# DOCUMENT EXTRACT:
○ ○ ○ ○ ○
HEASARC: NASA's Archive of Data on Energetic Phenomena
A Design for the HEASARC Data Access Systems.
V1.0 November 22, 2008
Contents
A Design for the HEASARC Data Access Systems. 1
1. Introduction 3
2. Abstract Structure. 4
2.1. Resources and the HEASARC. 4
2.2. Metadata 5
2.3. Capabilities. 6
2.4. Contexts. 6
2.5. Capabilities of resource types. 7
3. Operations Overview 10
4. Detailed Design. 12
4.1. Standard Library: Data Access Layer 12
4.1.1. Table access. 12
4.1.2. Archive and Dataset Access 15
4.1.3. Survey Access 15
4.1.4. Toolset and Tool Access 15
4.1.5. Access to Composite Resources 16
4.2. Standard Library: Rendering 18
4.2.1. Headers and Footers 18
4.2.2. Table Rendering 18
4.2.3. Archive and Dataset rendering 19
4.2.4. Survey rendering 19
4.2.5. Toolset and Tool renderers 19
4.2.6. Rendering of composite resources 19
4.3. Servlets 20
4.3.1. User accounts 20
4.3.2. Sessions 20
4.3.3. System tables 20
4.3.4. Management and cleanup 20
4.4. Client side capabilities 21
4.4.1. Table rendering 21
4.4.2. Style sheets 21
4.5. CLI Tools 21
4.6. The Plot Engine 21
4.7. Database Organization and Metadata 23
4.8. Tomcat installation 24
4.9. Postgres installation 24
5. System Engineering 24
5.1. Development Elements 26
5.1.1. Java Classes 26
5.1.2. XSL Transformations 27
5.1.3. JavaScript 27
Appendix A: Defined Metadata keywords 28
Appendix B: Cost Estimates 30
Appendix C: Proposed Schedule 31
Appendix D: Traceability to requirements 32
Appendix E. Initial ideas for Web pages. 33
Introduction
This document describes an overall design for access to the data resources of NASA’s High Energy Science Archive Research Center. This is currently a draft document and may be extensively revised and reorganized. Section 2 describes an abstraction of the elements that make up the HEASARC. Section 3 discusses how pieces of the HEASARC interact and how data flows throughout the system. Section 4 is a more detailed design including the design of custom software and how external software will be used. Section 5 discusses the planned system engineering practices and provides an initial enumeration of all modules needed in the development and their current status.
A set of appendices supplement the design. Appendix A discusses the new metadata table in more detail. Appendix B provides an initial estimate of the costs of various activities in this development. Appendix C suggests an implementation schedule. Appendix D provides a traceability matrix from the combined set of requirements on the current system and proposed functional requirements. Appendix E describes some early ideas on how the Web page design may be simplified and restructured.
Abstract Structure.
[pic]
Figure 1. Notional Design for the HEASARC
1 Resources and the HEASARC.
○ ○ ○ ○ ○
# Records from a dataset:
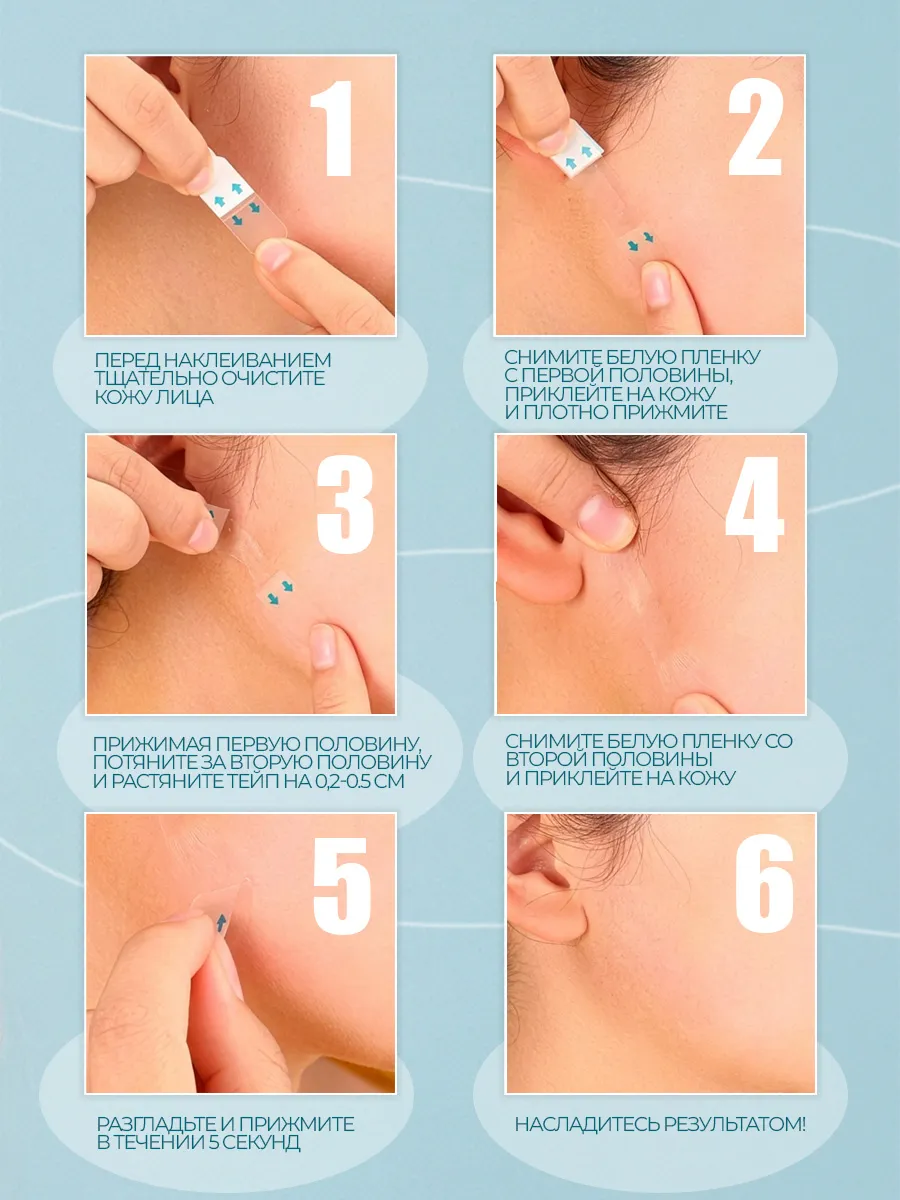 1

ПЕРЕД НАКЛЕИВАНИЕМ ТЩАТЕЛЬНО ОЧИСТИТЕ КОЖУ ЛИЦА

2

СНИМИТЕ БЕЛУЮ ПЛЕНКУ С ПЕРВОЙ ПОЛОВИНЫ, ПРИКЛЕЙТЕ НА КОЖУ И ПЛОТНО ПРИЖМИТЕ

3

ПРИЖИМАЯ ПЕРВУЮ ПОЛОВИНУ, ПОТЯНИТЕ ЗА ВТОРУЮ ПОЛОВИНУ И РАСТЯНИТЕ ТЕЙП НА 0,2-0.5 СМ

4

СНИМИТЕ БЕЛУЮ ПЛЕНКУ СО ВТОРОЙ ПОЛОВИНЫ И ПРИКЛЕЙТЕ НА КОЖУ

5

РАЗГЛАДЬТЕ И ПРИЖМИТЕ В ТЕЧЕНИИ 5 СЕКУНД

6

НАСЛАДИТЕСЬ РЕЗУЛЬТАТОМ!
○ ○ ○ ○ ○
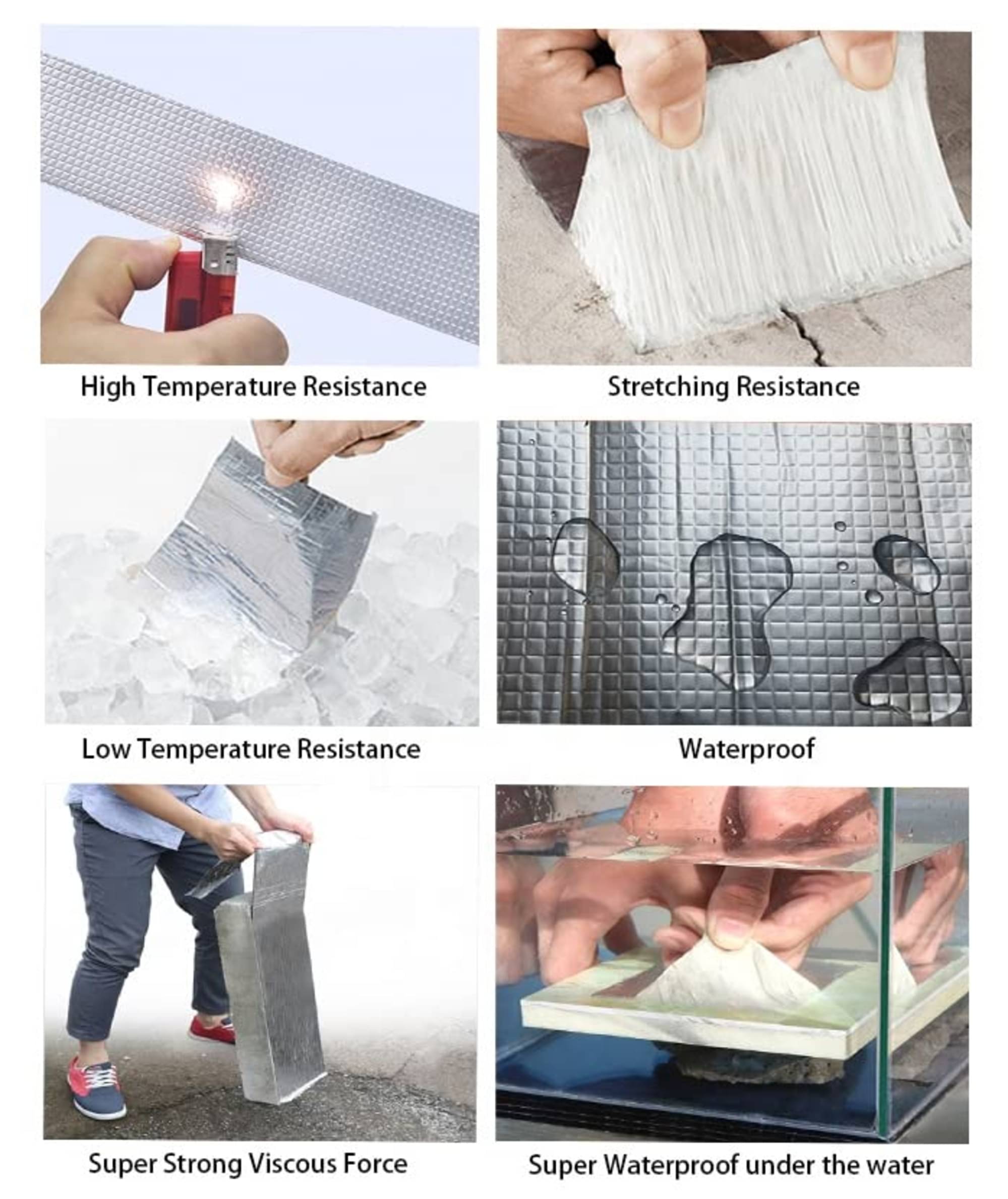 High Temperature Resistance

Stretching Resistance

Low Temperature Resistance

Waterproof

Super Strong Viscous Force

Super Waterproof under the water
○ ○ ○ ○ ○
# WHAT YOU WILL DO:
a – From the HEASARC design document, extract the part that opens with the words containing "A set of appendices" and closes with "1 Resources and the HEASARC.", copying it word for word.
b – Continue the HEASARC design document from the point where it stops.
The entries are separate material and are not part of the HEASARC design document.

# LIST OF ANSWERS:
a –
A set of appendices supplement the design. Appendix A discusses the new metadata table in more detail. Appendix B provides an initial estimate of the costs of various activities in this development. Appendix C suggests an implementation schedule. Appendix D provides a traceability matrix from the combined set of requirements on the current system and proposed functional requirements. Appendix E describes some early ideas on how the Web page design may be simplified and restructured.
Abstract Structure.
[pic]
Figure 1. Notional Design for the HEASARC
1 Resources and the HEASARC.

b –
Figure 1 is a notional design for the HEASARC. It describes the HEASARC as a hierarchical grouping of resources. A resource is a discrete construct which provides one or more capabilities to users. The HEASARC is itself a compound resource which provides access to its many constituent sub-resources. The HEASARC is an instance of an ArchiveResearchCenter. Other major classes of resources found within the HEASARC include
Missions: Compound resources associated with specific spacecraft (ROSAT, Fermi)
Themes: Compound resources associated with specific science goals (GRBs, Gravitational Wave Astronomy)
Tables: Lists of objects, observations, detections, … (Messier, ASCAMASTER)
Surveys: More or less homogeneous collections of observations that can be accessed through a standardized interface (SkyView surveys but not limited to them)
Toolsets: Groups of tools (HEASoft, Browse)
Archives: A collection of sub-archives and/or datasets
Datasets: A useful set of files.
Tools: Software capabilities that enable users to do queries, analysis or other tasks (FCOPY, WebSpec, Browse Cross-correlation). While tools may be described and linked to from the data access system, this requires no action by the developer of the tool.
Documents: Descriptions of resources or other elements, science papers and other textual information (PDMPs, Abstracts, ADS papers)
Persons: The personnel of the HEASARC and related institutions.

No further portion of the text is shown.